I have online user data with the following information,
df.head()
USER Timestamp day_of_week Busi_days Busi_hours
AAD 2017-07-11 09:31:44 TRUE TRUE
AAD 2017-07-11 23:24:43 TRUE FALSE
AAD 2017-07-12 13:24:43 TRUE TRUE
SAP 2017-07-23 14:24:34 FALSE FALSE
SAP 2017-07-24 16:58:49 TRUE TRUE
YAS 2017-07-31 21:10:35 TRUE FALSE
I wanted to compute the activity of USER column and create three new columns namely: 1. Activity: With the information based on how active the user is, meaning if the same user clicked more than twice then call it TRUE else false. 2.Multiple_days: If the user clicked the website on the more one day, if the same user clicked more than 2 days call the column TRUE else FALSE. 3. Busniess_days: whether the user clicked on the weekdays, if the user clicked the website on businesses days within business hours then call it True else FALSE
I have the following script performing the above-mentioned task, but its really slow for my huge data frame my data frame is 117Mb in size.
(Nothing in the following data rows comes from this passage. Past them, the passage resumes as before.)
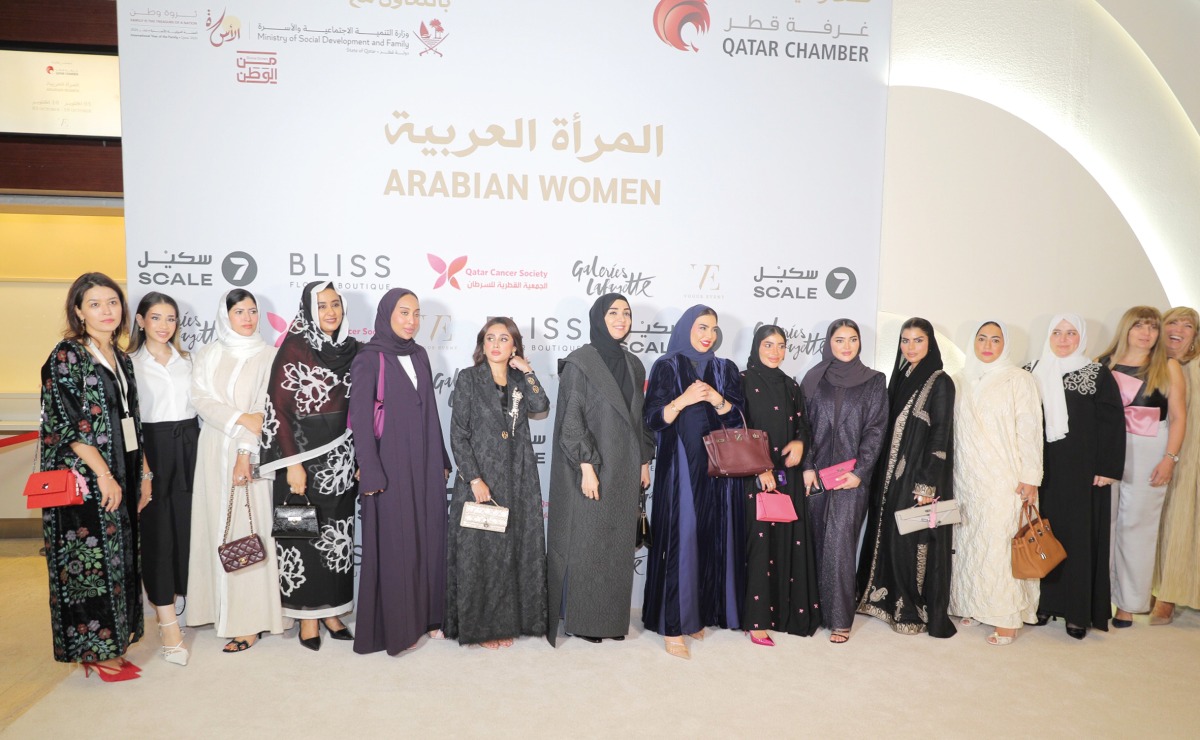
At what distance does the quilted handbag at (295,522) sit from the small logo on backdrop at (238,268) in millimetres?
1242

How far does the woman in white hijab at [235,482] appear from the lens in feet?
10.4

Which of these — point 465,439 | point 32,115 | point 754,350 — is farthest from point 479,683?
point 32,115

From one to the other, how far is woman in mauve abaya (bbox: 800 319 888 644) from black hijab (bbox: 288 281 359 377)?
7.46ft

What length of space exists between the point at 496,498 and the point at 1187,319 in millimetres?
3833

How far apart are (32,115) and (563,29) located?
383 cm

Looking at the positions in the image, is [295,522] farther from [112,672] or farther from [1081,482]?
[1081,482]

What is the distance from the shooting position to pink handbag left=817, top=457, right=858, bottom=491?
3455 mm

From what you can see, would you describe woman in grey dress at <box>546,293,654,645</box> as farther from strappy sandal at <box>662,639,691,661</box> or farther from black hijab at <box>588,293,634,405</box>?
strappy sandal at <box>662,639,691,661</box>

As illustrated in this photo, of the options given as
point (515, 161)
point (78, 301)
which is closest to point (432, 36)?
point (515, 161)

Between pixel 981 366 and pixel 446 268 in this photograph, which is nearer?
pixel 981 366

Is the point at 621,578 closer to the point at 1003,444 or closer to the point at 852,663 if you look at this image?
the point at 852,663

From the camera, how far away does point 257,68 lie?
3.56 m

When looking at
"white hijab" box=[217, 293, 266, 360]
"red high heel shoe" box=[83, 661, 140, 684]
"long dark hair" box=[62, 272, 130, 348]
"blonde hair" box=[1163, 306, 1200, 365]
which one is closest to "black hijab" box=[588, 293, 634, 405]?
"white hijab" box=[217, 293, 266, 360]

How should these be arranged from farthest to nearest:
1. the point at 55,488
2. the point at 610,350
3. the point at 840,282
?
the point at 840,282 → the point at 610,350 → the point at 55,488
Any better solutions would be great
My try:
df.Timestamp = pd.to_datetime(df.Timestamp)
df['date'] = [x.date() for x in df.Timestamp]
target_df = pd.DataFrame()
target_df['USER'] = df.USER.unique()
a = df.groupby(['USER', 'date']).size()
a = a[a>1]
UID=pd.DataFrame(a).reset_index().USER.values
target_df['Active'] = [True if x in UID else False for x in target_df.USER.values]
a = df.groupby('USER')['Timestamp'].nunique()
a = a[a>1]
UUID2=pd.DataFrame(a).reset_index().USER.values
target_df['Multiple_days'] = [True if x in UUID2 else False for x in target_df.USER.values]
a = df[(df.Busi_days==True)&(df.Busi_hours==True)].USER.unique()
target_df['Busi_weekday'] = [True if x in a else False for x in target_df.USER.values]
target_df.head()
USER Active Multiple_days Busi_weekday
AAD TRUE TRUE TRUE
SAP FALSE TRUE FALSE
YAS FALSE FALSE FALSE